I am a 47 year old female who has been dealing with the whole schebang, anxiety, depression,, now menopause, teetering on agorophobia, ptsd, anyway, that is not why i decided to post, I have read a zillion books and the common thread is thoughts are only thoughts and can't hurt you. I decided this is where i would focus my attention. I have had a few days of momentum now and so i want to share,
Daily I have been excercising, first thing before I can "what if" myself out of it, just a simple Richard Simmons blast of video
Knowing today does not have to be a extension of yesterday, that God has blessed me with a brand new day (Ekhardt Tolle is a master at this and I highly reccomend his books)
That I CHOOSE where to focus my awareness, I don't fight the intrusive thoughts but do notice them and use a thought process of questions, what is so, so what, so what and find the worst that usually will happen is I will feel crappy for awhile but nothing huge will happen.
Write write write, I have seperate little books, one for crisis time reminding me of what helps, one just a daily journal, one of zen sayings that I like to write with art.
Each morning I meditate (well as best I can with thoughts flying :)) and it is taking time but I can start to get it just trusting the process now we will see how it goes.
Not thinking too far ahead... I have a choice, I can look at the past the future or now. Even just staring at a spot on the wall helps bring to now.
I have been "doing it anyway" oh my gosh those are loaded words, as I feel the need to curl in a ball.

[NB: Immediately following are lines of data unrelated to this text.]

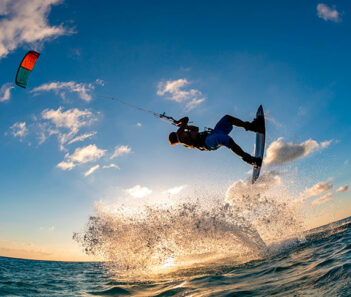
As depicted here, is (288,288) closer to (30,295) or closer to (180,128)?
(180,128)

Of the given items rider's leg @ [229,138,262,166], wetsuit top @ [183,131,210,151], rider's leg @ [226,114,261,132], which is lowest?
rider's leg @ [229,138,262,166]

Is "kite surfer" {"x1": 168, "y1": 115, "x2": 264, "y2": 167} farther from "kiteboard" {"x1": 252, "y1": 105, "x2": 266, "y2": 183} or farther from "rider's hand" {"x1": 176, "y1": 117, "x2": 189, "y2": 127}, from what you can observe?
"kiteboard" {"x1": 252, "y1": 105, "x2": 266, "y2": 183}

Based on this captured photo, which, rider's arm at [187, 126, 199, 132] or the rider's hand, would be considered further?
the rider's hand

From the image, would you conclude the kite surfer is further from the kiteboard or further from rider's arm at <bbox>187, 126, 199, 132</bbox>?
the kiteboard

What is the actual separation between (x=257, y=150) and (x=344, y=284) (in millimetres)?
5094

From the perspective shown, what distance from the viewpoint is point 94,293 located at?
7039 millimetres

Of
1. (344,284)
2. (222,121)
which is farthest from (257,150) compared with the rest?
(344,284)

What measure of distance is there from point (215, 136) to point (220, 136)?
14cm

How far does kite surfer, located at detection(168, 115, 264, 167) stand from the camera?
20.2 ft

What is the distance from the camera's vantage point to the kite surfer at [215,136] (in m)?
6.15

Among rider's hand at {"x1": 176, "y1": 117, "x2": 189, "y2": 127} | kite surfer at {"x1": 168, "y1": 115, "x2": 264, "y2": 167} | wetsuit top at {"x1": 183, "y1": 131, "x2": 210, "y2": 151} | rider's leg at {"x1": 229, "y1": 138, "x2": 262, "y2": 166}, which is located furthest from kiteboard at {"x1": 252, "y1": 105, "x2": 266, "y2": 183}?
rider's hand at {"x1": 176, "y1": 117, "x2": 189, "y2": 127}

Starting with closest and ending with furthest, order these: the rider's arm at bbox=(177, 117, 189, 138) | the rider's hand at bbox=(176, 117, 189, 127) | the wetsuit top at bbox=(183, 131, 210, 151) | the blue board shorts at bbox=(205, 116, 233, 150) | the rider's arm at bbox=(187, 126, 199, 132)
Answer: the blue board shorts at bbox=(205, 116, 233, 150) → the wetsuit top at bbox=(183, 131, 210, 151) → the rider's arm at bbox=(177, 117, 189, 138) → the rider's arm at bbox=(187, 126, 199, 132) → the rider's hand at bbox=(176, 117, 189, 127)

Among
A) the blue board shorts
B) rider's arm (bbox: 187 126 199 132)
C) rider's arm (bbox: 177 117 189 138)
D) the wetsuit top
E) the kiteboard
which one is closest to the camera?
the blue board shorts

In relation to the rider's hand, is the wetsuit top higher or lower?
lower
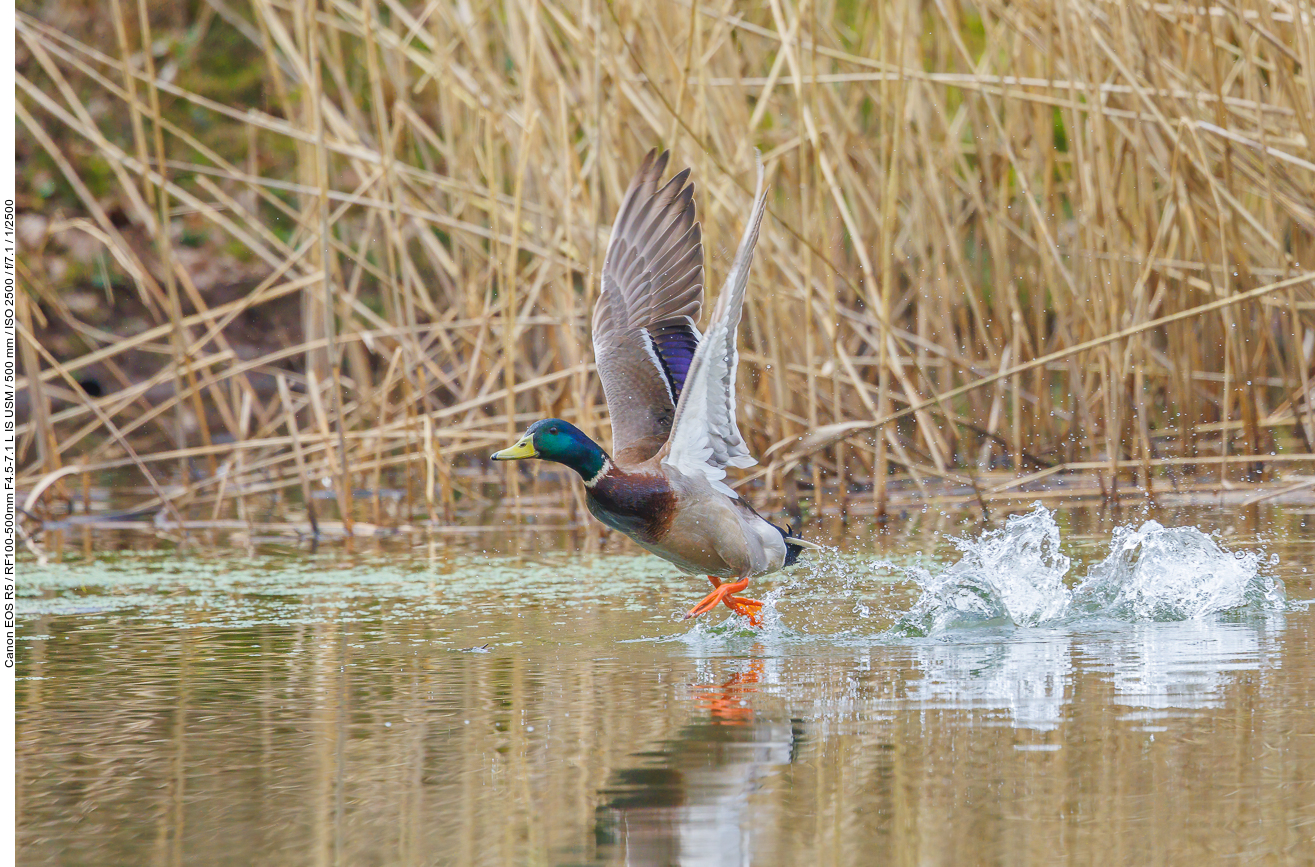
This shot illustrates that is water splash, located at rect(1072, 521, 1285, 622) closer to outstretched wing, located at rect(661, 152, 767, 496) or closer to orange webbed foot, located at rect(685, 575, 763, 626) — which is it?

THis is the most difficult of all for me. I have been lost in my head and nearly housebound for a couple years now clinging to my safe person like glue. I am determined to break that one for all of our sake.
The heavy sadness can be so excruciating (sp?) but I am learning it is ok to be sad and not catastrophise to something more than it is, emotions are energy in motion.
It feels so good to write this and if just one person finds it helpful and wants to be motivation buddies friend me up!! Have a blessed day, beautiful here in Oregon.